Many different components go into pulling off a humanitarian effort like the one in Haiti.
Lt. Col. Scott Ditto is the commander of this mission. He's in control of the throttle and getting the crew to and from their different destinations.
Col. Ditto has two co-pilots, from Anchorage, Alaska, to assist him.
"We bring three people along with us for long days like this so one person can rest the whole time. And two people are flying the aircraft" said Lt. Col Ditto.
Flying the 535-thousand pound bird is just the beginning. On every flight a maintenance crew is on board just in case anything goes wrong with the plane.
Brandon Jennings makes sure the wings of the deep south soar high and smoothly.

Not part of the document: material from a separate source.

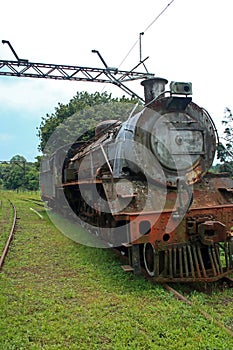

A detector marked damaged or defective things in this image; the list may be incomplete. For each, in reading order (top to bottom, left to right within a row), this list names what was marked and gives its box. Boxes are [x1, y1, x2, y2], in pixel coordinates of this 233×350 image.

rusted steam locomotive [40, 78, 233, 284]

"On trips, we primarily refuel, inspect and fix anything mission critical that happens in our system. At home, we're pretty much responsible for everything: from the smallest thing to the biggest" said Airman Jennings.
And then there are the loadmasters making sure any and all cargo fit securely into the aircraft; as soon as possible.

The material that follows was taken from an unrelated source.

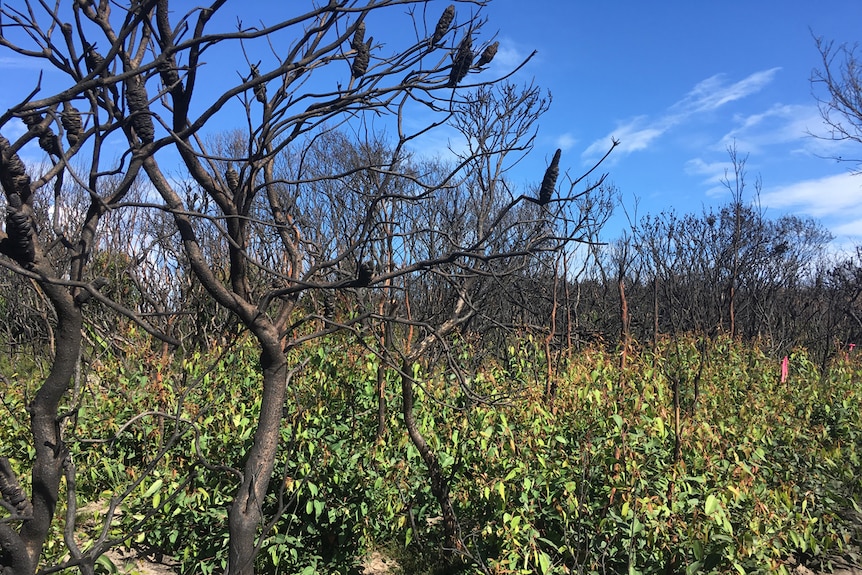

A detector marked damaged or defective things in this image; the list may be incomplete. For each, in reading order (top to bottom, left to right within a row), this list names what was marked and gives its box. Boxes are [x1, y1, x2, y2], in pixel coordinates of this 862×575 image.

burnt banksia cone [430, 4, 456, 46]
burnt banksia cone [448, 33, 476, 87]
burnt banksia cone [125, 76, 154, 143]
burnt banksia cone [536, 148, 564, 207]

"Very fast, very quick. We unloaded seven vehicles and 7 pallets in about 20 to 25 minutes. Very effective" said loadmaster Allen Randall
The Ravens make sure everyone is secure. They are the unit's anti-terrorism folks; armed with 9 millimeters, rifles and sawed off shotguns.

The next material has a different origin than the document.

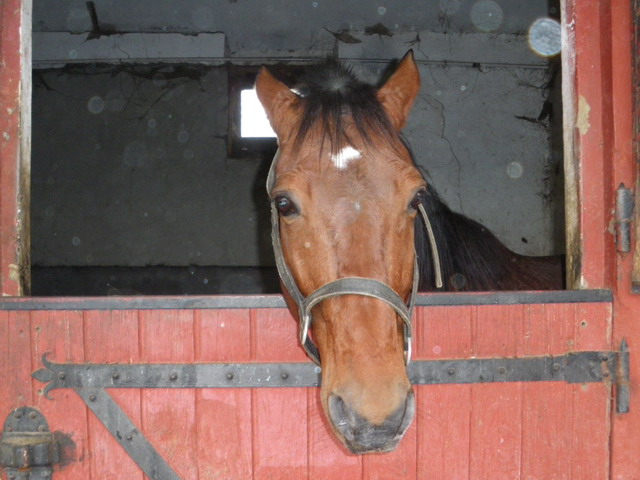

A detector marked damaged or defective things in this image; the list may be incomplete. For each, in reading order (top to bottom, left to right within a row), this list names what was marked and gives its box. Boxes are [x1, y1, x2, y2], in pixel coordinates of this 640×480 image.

peeling paint [576, 94, 592, 135]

"We have weapon systems. And we provide air crew protection for air crew and the airplane. That's basically what we do. You have sometimes - people try to get on an aircraft to take control of the aircraft so it's our duty to protect this aircraft and make sure nothing happens" said Raven Marco Berry.
By the time our men and women step onto the plane, they are covered: from maintenance and cargo, to world class pilots and protection.